Recipe for An 80’s Slacker
What ingredients go into a slacker cake? My daughter wants to know and my challenge is to explain and make it sound unappealing.
Its possible that slackers as we know them are a phenomena unique to the last few decades. Humans have always had the capacity to write poetry, avoid commitment and otherwise imagine shapes in passing clouds. However, sixties counterculture gave youth permission to wander, dream, question authority and generally loll about. Myself, I was born during the presidency of JFK and remember watching on a black and white analog TV, Neil Armstrong step onto the surface of the moon.
My kid’s Grandpa was a professor in a Midwest college town. One day a friend and I hopped on our bikes to check out something going on downtown. A demo was happening and we were on the fringe of a few hundred students protesting on the campus quad. On the far side of the field a phalanx of small town cops waited. I don’t recall a canister being discharged but our eyes began to water so my friend and I split.
So yeah, although was I sort of tear gassed in the sixties I was too young to have been a real hippie. My seventies post hippy friends and I sported most of the trappings. Bell-bottoms. Long hair and headbands. Patchouli incense. Consulting the I Ching. Semi-vegetarianism. Zap commix magazines. Rock music. To us the enlightened it was clear that most seventies rock sucked. Sixties music rules, ok I’m about to go on a rant here, real counterculture rock and roll was and is a revelation. Today’s hipsters should understand that their culture, especially anything that smacks of the idealistic is basically a rehash. Already been done. Except for the digital technology part. That’s new.
I remember carefully studying a copy of the original Last Whole Earth Catalog with its articles about and ads for camping gear, alternative energy, gardening stuff, do it yourself chicken coops, how to construct a sweat lodge, recycling, travel, crystal therapy, far out poetry and much more. In the lower right hand corner of every other page there was a serial adventure of a hippy couple, D.R. and Estelle, wandering the land in a VW bus. Mind blowing, to an impressionable adolescent the many wondrous and better ways to live. Confession: I, in 2013, have a chicken coop in my backyard and we use chicken poop to fertilize our vegetable gardens.
Confusing too, with multiple possible paths to wander upon. By the mid-seventies it was a bit open-ended as to what it all meant. In high school a group of us came up with the idea of starting an alternative newspaper. We held council in the living room of an older sibling’s place, sitting in a circle. I think there was a “rapping stick” passed around as we shared ideas. What was the inspired name for our proposed publication, you ask? That the bossy chick that put herself in charge insisted on? “The Rainbow Express.” Yet, somehow I never went on assignment to interview the groovy gypsy woman who read Tarot cards in the back of the local head shop. And The Rainbow Express never left the station.
All recipes for a slacker will result in a soft in the middle, chewy, half-baked concoction. Slackers mostly haven’t been well mixed; their dough hasn’t properly risen and they need more time in the oven. Crusty on the outside but like a disappointing pancake have runny batter in their core.

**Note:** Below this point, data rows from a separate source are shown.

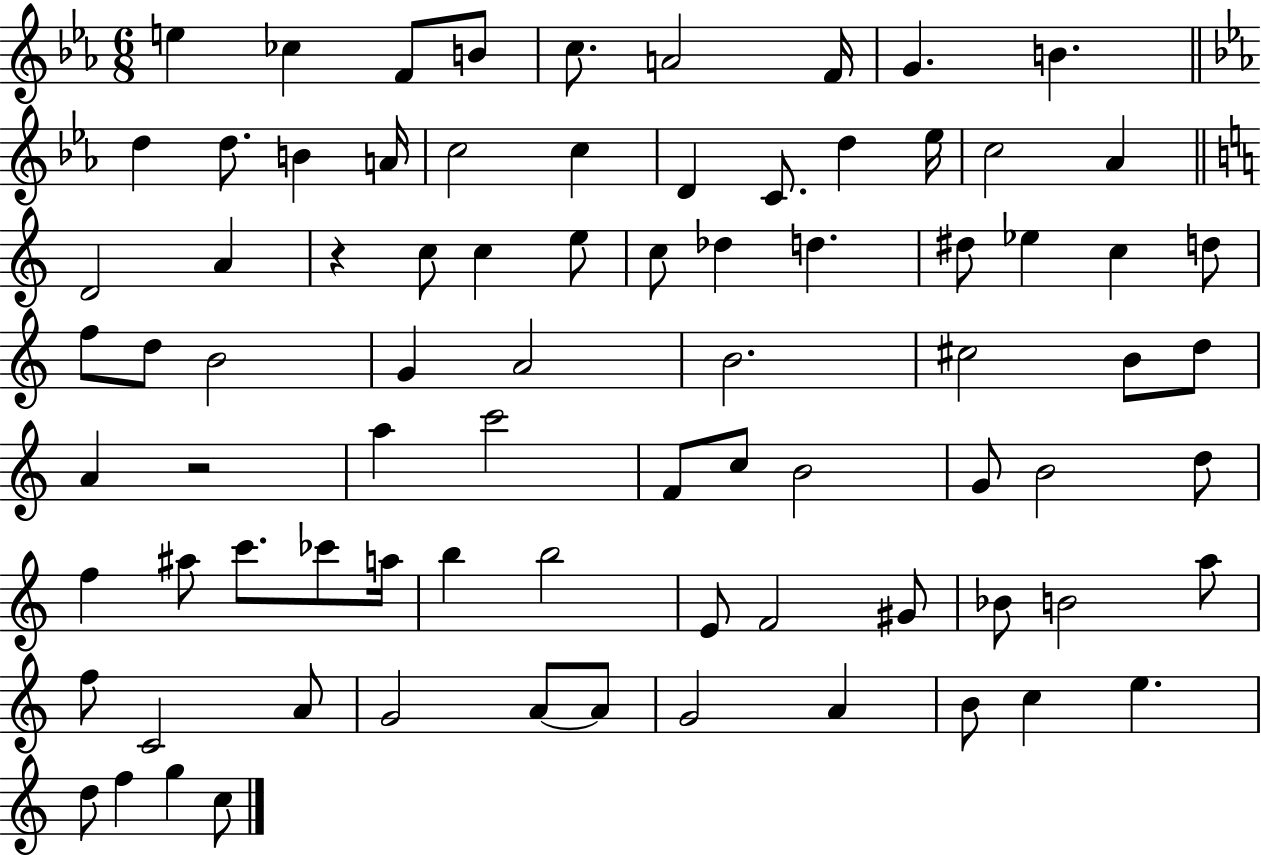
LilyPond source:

{
  \clef treble
  \numericTimeSignature
  \time 6/8
  \key ees \major
  e''4 ces''4 f'8 b'8 | c''8. a'2 f'16 | g'4. b'4. | \bar "||" \break \key ees \major d''4 d''8. b'4 a'16 | c''2 c''4 | d'4 c'8. d''4 ees''16 | c''2 aes'4 | \break \bar "||" \break \key c \major d'2 a'4 | r4 c''8 c''4 e''8 | c''8 des''4 d''4. | dis''8 ees''4 c''4 d''8 | \break f''8 d''8 b'2 | g'4 a'2 | b'2. | cis''2 b'8 d''8 | \break a'4 r2 | a''4 c'''2 | f'8 c''8 b'2 | g'8 b'2 d''8 | \break f''4 ais''8 c'''8. ces'''8 a''16 | b''4 b''2 | e'8 f'2 gis'8 | bes'8 b'2 a''8 | \break f''8 c'2 a'8 | g'2 a'8~~ a'8 | g'2 a'4 | b'8 c''4 e''4. | \break d''8 f''4 g''4 c''8 | \bar "|."
}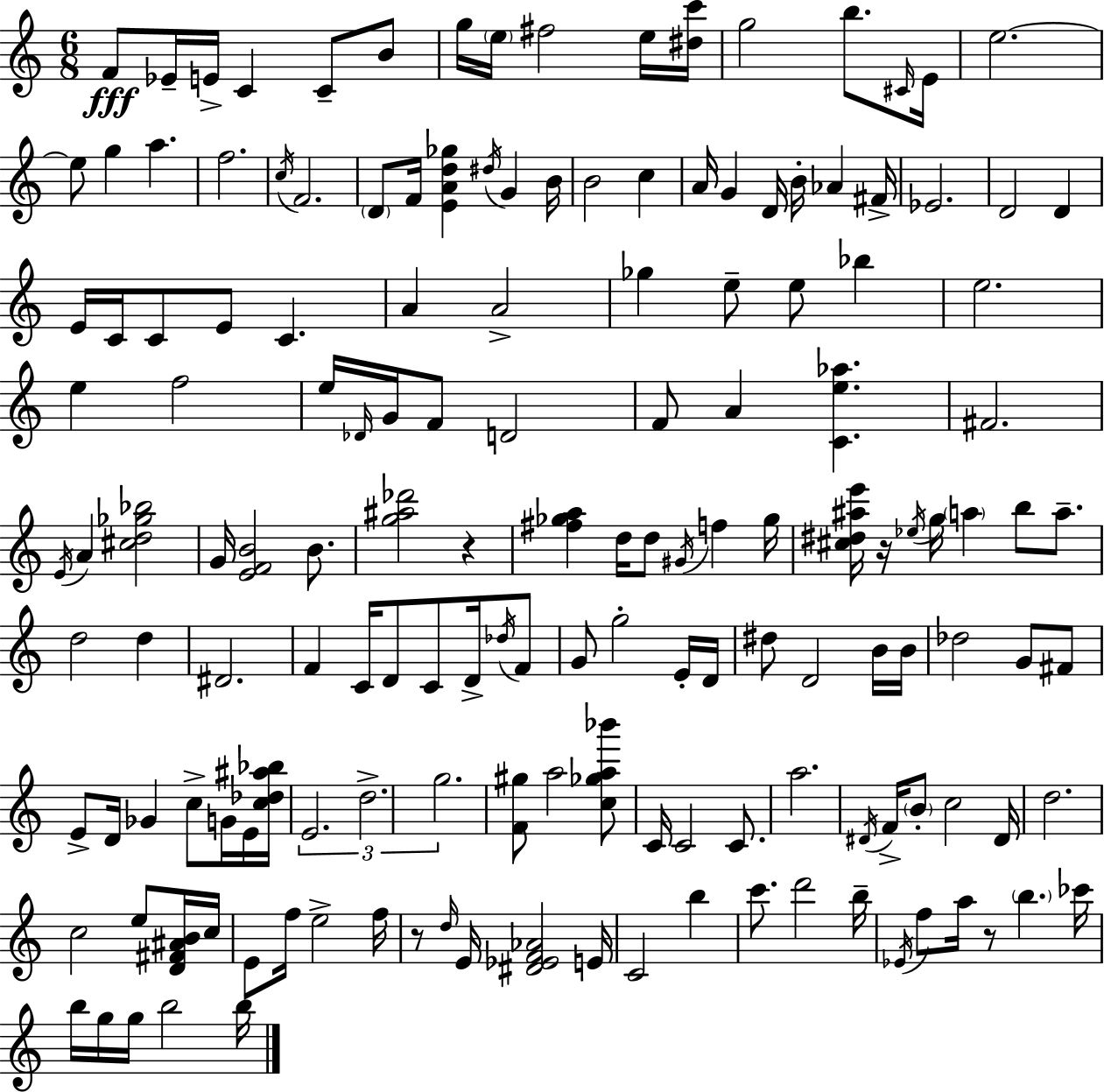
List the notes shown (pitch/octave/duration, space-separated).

F4/e Eb4/s E4/s C4/q C4/e B4/e G5/s E5/s F#5/h E5/s [D#5,C6]/s G5/h B5/e. C#4/s E4/s E5/h. E5/e G5/q A5/q. F5/h. C5/s F4/h. D4/e F4/s [E4,A4,D5,Gb5]/q D#5/s G4/q B4/s B4/h C5/q A4/s G4/q D4/s B4/s Ab4/q F#4/s Eb4/h. D4/h D4/q E4/s C4/s C4/e E4/e C4/q. A4/q A4/h Gb5/q E5/e E5/e Bb5/q E5/h. E5/q F5/h E5/s Db4/s G4/s F4/e D4/h F4/e A4/q [C4,E5,Ab5]/q. F#4/h. E4/s A4/q [C#5,D5,Gb5,Bb5]/h G4/s [E4,F4,B4]/h B4/e. [G5,A#5,Db6]/h R/q [F#5,Gb5,A5]/q D5/s D5/e G#4/s F5/q Gb5/s [C#5,D#5,A#5,E6]/s R/s Eb5/s G5/s A5/q B5/e A5/e. D5/h D5/q D#4/h. F4/q C4/s D4/e C4/e D4/s Db5/s F4/e G4/e G5/h E4/s D4/s D#5/e D4/h B4/s B4/s Db5/h G4/e F#4/e E4/e D4/s Gb4/q C5/e G4/s E4/s [C5,Db5,A#5,Bb5]/s E4/h. D5/h. G5/h. [F4,G#5]/e A5/h [C5,Gb5,A5,Bb6]/e C4/s C4/h C4/e. A5/h. D#4/s F4/s B4/e C5/h D#4/s D5/h. C5/h E5/e [D4,F#4,A#4,B4]/s C5/s E4/e F5/s E5/h F5/s R/e D5/s E4/s [D#4,Eb4,F4,Ab4]/h E4/s C4/h B5/q C6/e. D6/h B5/s Eb4/s F5/e A5/s R/e B5/q. CES6/s B5/s G5/s G5/s B5/h B5/s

American counterculture is a huge stone cast into the pond and the ripples and waves continue to echo. For a young person circa 1978 it meant permission to dream and seek the correct path. Whatever that might be.
Thankfully about mid-decade or so new wave music arrived, we ditched our bellbottoms for straight leg jeans, ripped our t-shirts, cut our hair short and dived into mosh pits. The new wave delivered us from the muddled mumblings of post hippy sensibilities, raised a fist in the air and generally shook things up. I remember spinning Elvis Costello and Clash records and thinking: “Whoa! What the hell is this?!”
Ok daughter of mine; in a nugget or possibly nougat that was the zeitgeist of the times that helped, for a time, diverted your Dad from the true path. What else went into the slacker mixing bowl you ask? Hard to say, because each slacker is similar and yet distinct. No question a common ingredient is youthful restlessness, the unsettled, muddy kind of thinking that caused me to in the summer of 1980 pack up my 67 Mustang automobile, quit the rust belt city of my youth and head up to the grand city of the Upper Midwest, Minneapolis.